Eligible: A Modern Retelling of Pride and Prejudice
by Curtis Sittenfeld
Penguin Random House, April 2016; 512 pp
Reviewed by Kimberly Gibson


Curtis Sittenfeld, author of Prep, The Man of My Dreams, American Wife, and Sisterland, takes on a modern adaptation of Jane Austen’s Pride and Prejudice in her novel Eligible. In Sittenfeld’s version, Hertfordshire is Cincinnati and Pemberley is a California mansion. Liz Bennet writes for a women’s magazine, Jane Bennet is a yoga instructor, Kitty and Lydia are CrossFit fiends, and Darcy and Bingley are doctors. The characters and setup take directly from the original, but once Sittenfeld has the stage laid, Eligible diverges to tackle issues like financial independence, hate sex, feminism, reality shows, and gender identity. Though the novel more or less ends up where its predecessor does (albeit with a surging degree of absurdity toward the end), the points of tension in the plot differ. To point out where exactly those differences are would require me to divulge the plot of Eligible, which I won’t do because once you take away its few twists there is little left to enjoy.

In defense of my snobbishness, I’m not necessarily an Austen purist. This past February, I enjoyed Pride and Prejudice and Zombies on the big screen, which makes surprisingly clever digs at the original as well as the 1995 BBC and the 2005 Joe Wright adaptations, and I’ve laughed during the miniseries Lost in Austen and the Bollywood-style Bride and Prejudice. I adored the web series The Lizzie Bennet Diaries, which is one of the most creative and engaging P&P variations I’ve ever seen. While I’m at it, You’ve Got Mail is great too.

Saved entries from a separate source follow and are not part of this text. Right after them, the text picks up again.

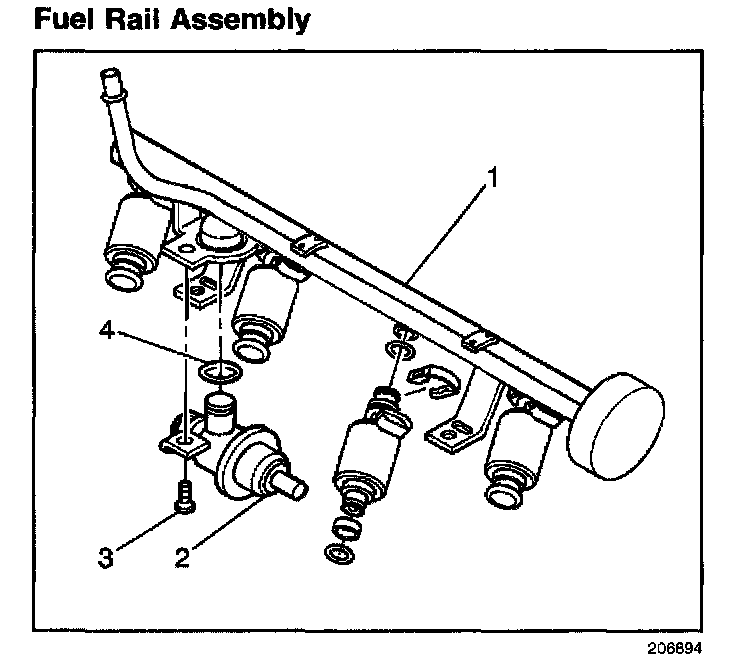 Fuel Rail Assembly

1

4

3

2

206894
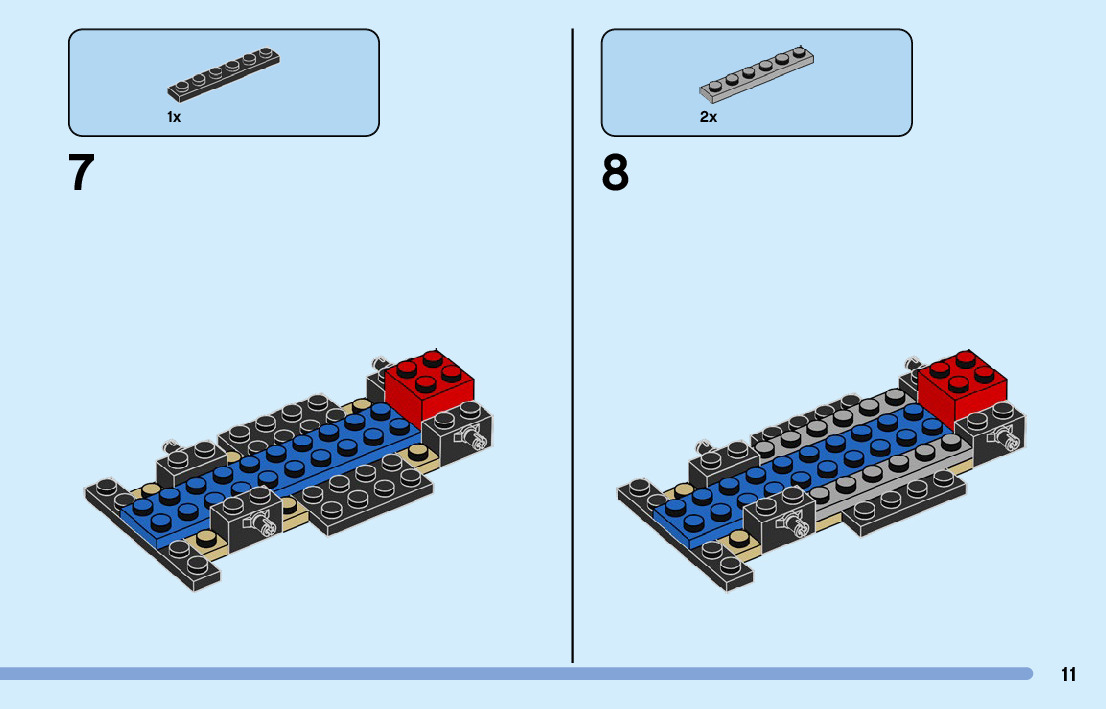 1x

7

2x

8

11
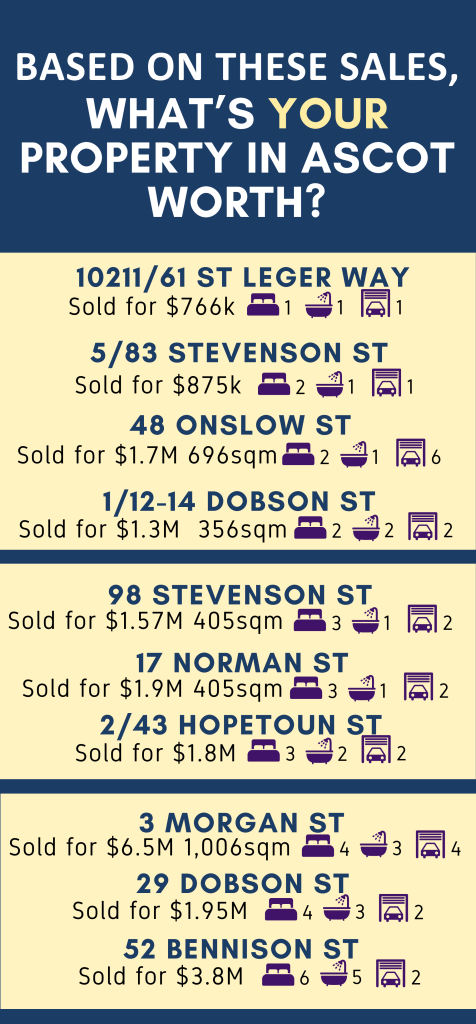 BASED ON THESE SALES, WHAT'S YOUR PROPERTY IN ASCOT WORTH?

10211/61 ST LEGER WAY
Sold for $766k 1 1 1

5/83 STEVENSON ST
Sold for $875k 2 1 1

48 ONSLOW ST
Sold for $1.7M 696sqm 2 1 6

1/12-14 DOBSON ST
Sold for $1.3M 356sqm 2 2 2

98 STEVENSON ST
Sold for $1.57M 405sqm 3 1 2

17 NORMAN ST
Sold for $1.9M 405sqm 3 1 2

2/43 HOPETOUN ST
Sold for $1.8M 3 2 2

3 MORGAN ST
Sold for $6.5M 1,006sqm 4 3 4

29 DOBSON ST
Sold for $1.95M 4 3 2

52 BENNISON ST
Sold for $3.8M 6 5 2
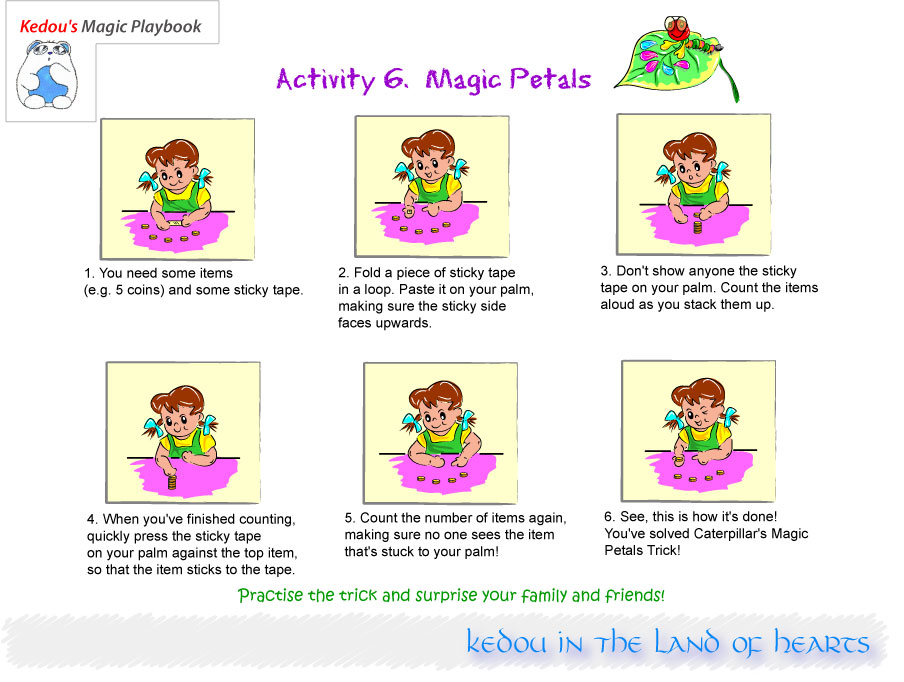 Kedou's Magic Playbook

Activity 6. Magic Petals

1. You need some items (e.g. 5 coins) and some sticky tape.

2. Fold a piece of sticky tape in a loop. Paste it on your palm, making sure the sticky side faces upwards.

3. Don't show anyone the sticky tape on your palm. Count the items aloud as you stack them up.

4. When you've finished counting, quickly press the sticky tape on your palm against the top item, so that the item sticks to the tape.

5. Count the number of items again, making sure no one sees the item that's stuck to your palm!

6. See, this is how it's done! You've solved Caterpillar's Magic Petals Trick!

Practise the trick and surprise your family and friends!

Kedou in the Land of Hearts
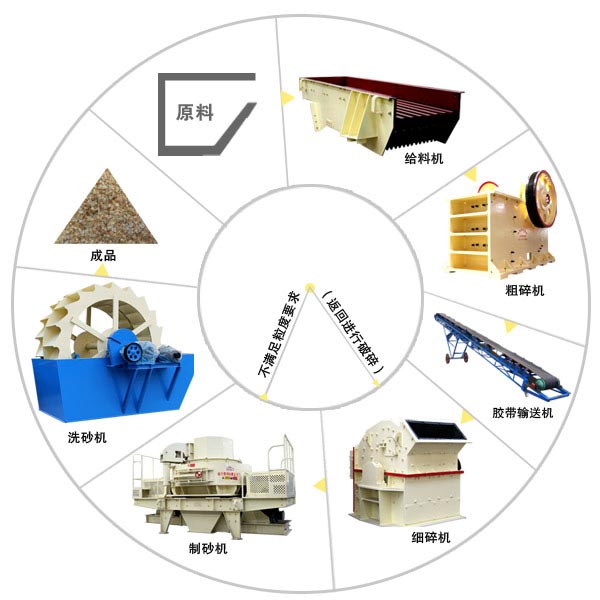 原料

给料机

粗碎机

胶带输送机

细碎机

制砂机

洗砂机

成品

不满足粒度要求

（返回进行破碎）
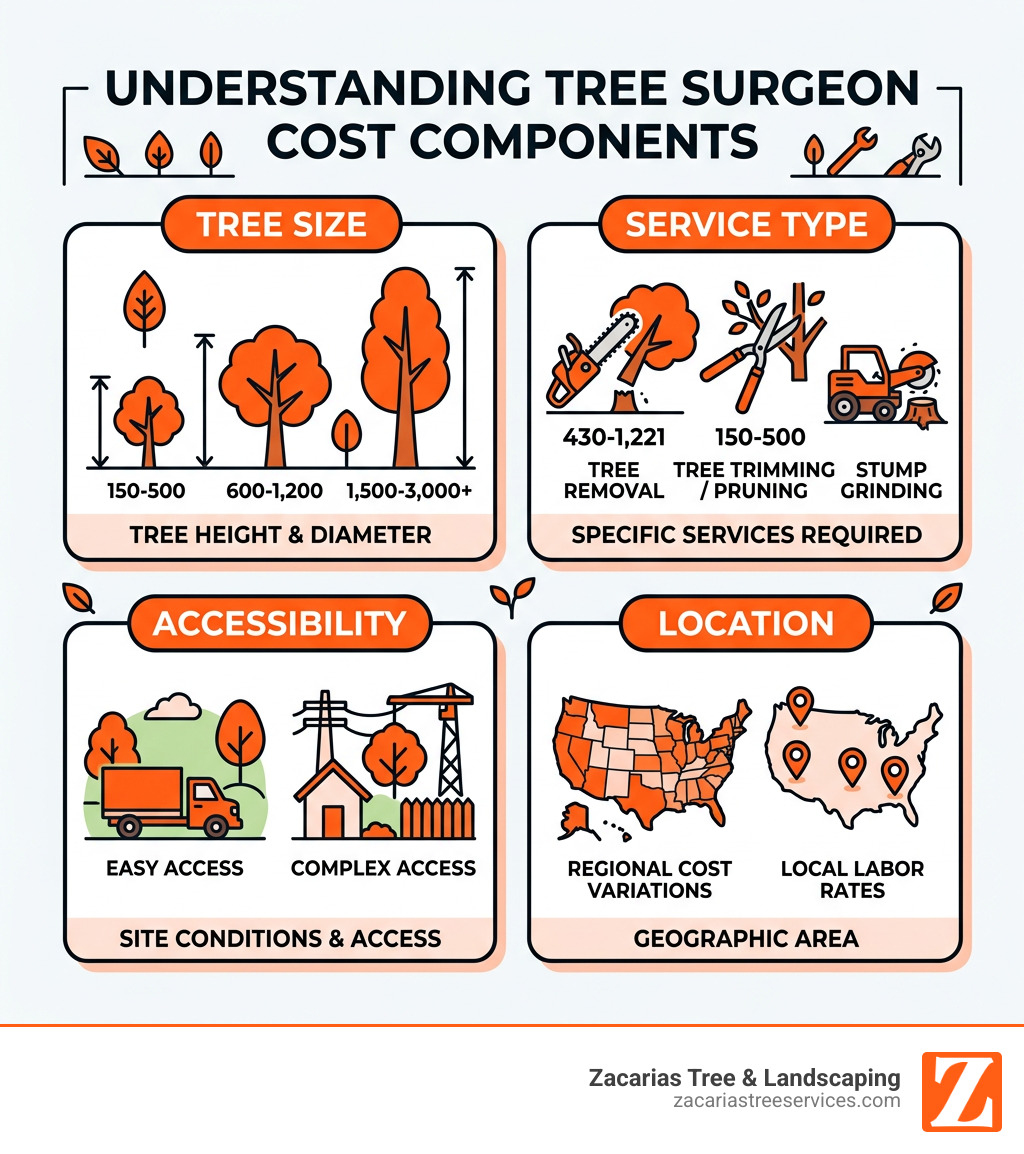 UNDERSTANDING TREE SURGEON COST COMPONENTS

TREE SIZE

150-500

600-1,200

1,500-3,000+

TREE HEIGHT & DIAMETER

SERVICE TYPE

430-1,221

TREE REMOVAL

150-500

TREE TRIMMING / PRUNING

STUMP GRINDING

SPECIFIC SERVICES REQUIRED

ACCESSIBILITY

EASY ACCESS

COMPLEX ACCESS

SITE CONDITIONS & ACCESS

LOCATION

REGIONAL COST VARIATIONS

LOCAL LABOR RATES

GEOGRAPHIC AREA

Zacarias Tree & Landscaping
zacariastreeservices.com

Z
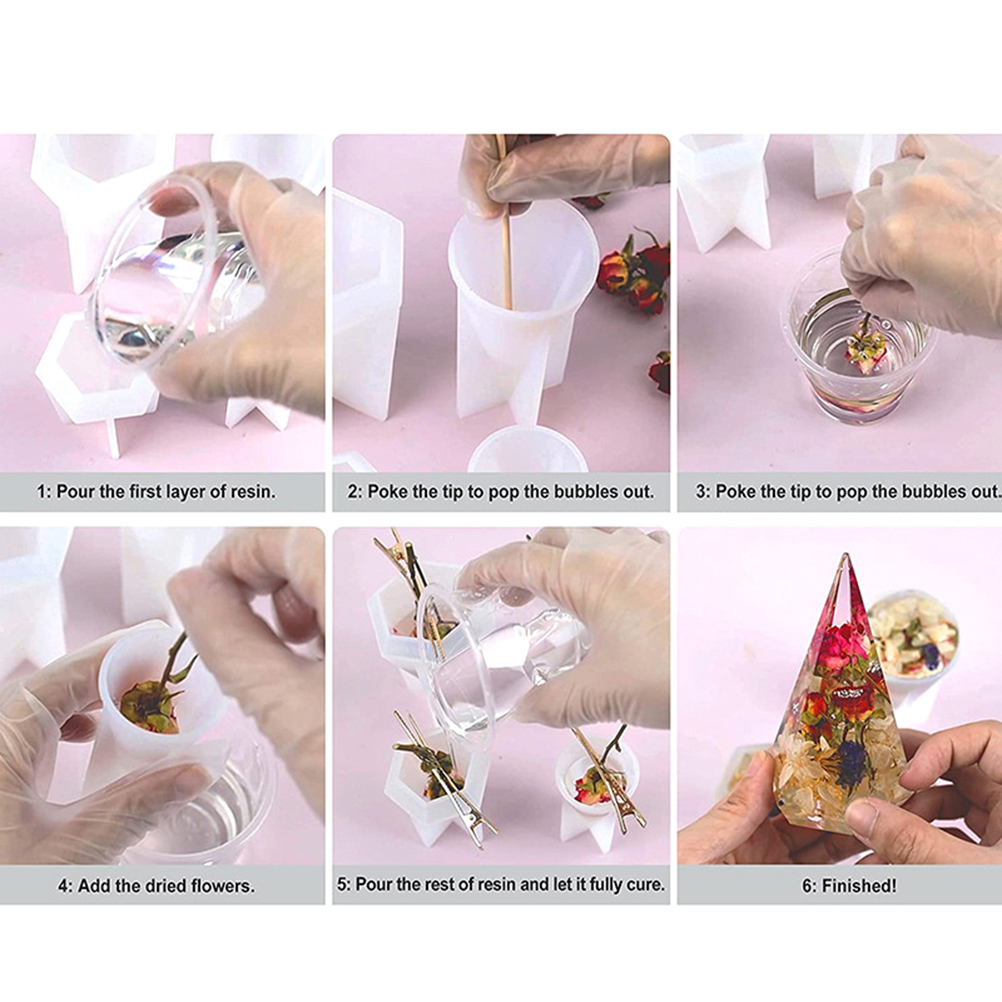 1: Pour the first layer of resin.

2: Poke the tip to pop the bubbles out.

3: Poke the tip to pop the bubbles out.

4: Add the dried flowers.

5: Pour the rest of resin and let it fully cure.

6: Finished!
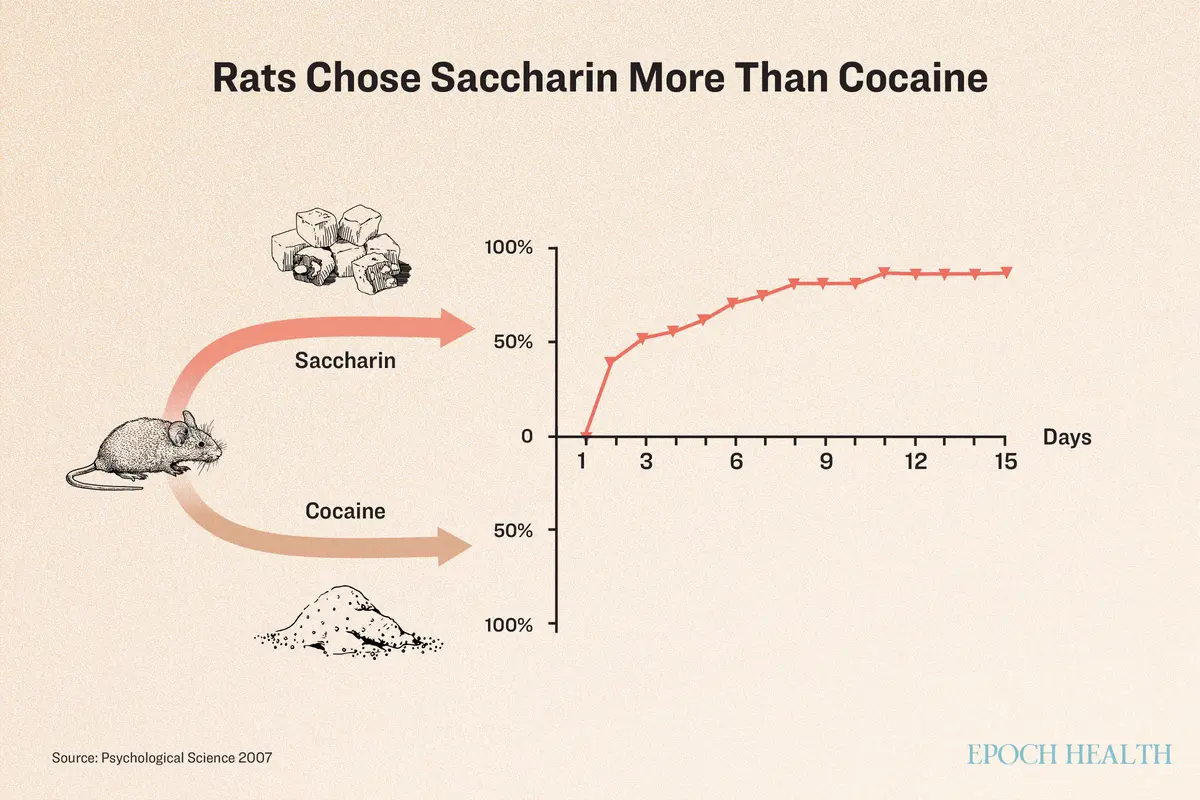 Rats Chose Saccharin More Than Cocaine

Saccharin

Cocaine

100%

50%

0

50%

100%

1 3 6 9 12 15

Days

Source: Psychological Science 2007

EPOCH HEALTH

Perhaps Eligible fails through the medium. While most of the well-received P&P adaptations are via film and television, a retelling by book is riskier. Sittenfeld sets her prose in direct comparison to Austen’s subtle and perfect dialogue, and Eligible suffers for it. Whereas one of the chief joys of reading Pride and Prejudice comes from watching Elizabeth guess and misread the secret motivations of the other characters, Sittenfeld’s cast is blunt, their dialogue stilted and uninspired. The occasional exception to the blandness is Mr. Bennet, who gets a good zinger in now and then, as in his response to the Bennet women’s laughing at the “crybaby” lead of a reality show akin to The Bachelor:

“I don’t suppose that any of you can appreciate the terror a man might feel being so outnumbered,” Mr. Bennet said. “I often weep, and there are only six of you.”

Even with some help from Mr. Bennet, Eligible falls far short of P&P for laughs. While Austen’s Lizzie is full of wit, Sittenfeld’s Liz is chronically weary of trying to save the Bennets from financial ruin and doesn’t have much to offer in sparing matches with Darcy or Caroline Bingley. The mild sexual tension between Darcy and Liz may be a reason some will read and like Eligible, but their love story unfolds like a tawdry romance with the porn edited out. Darcy’s abs are even “sculpted,” if this gives you an idea.

For fans of P&P, there is little here that isn’t done better in other versions. Sadly, rather than giving us a marriage of clever homage and bold reimagining, Eligible ends up settling for cheeky, soap-opera imitation.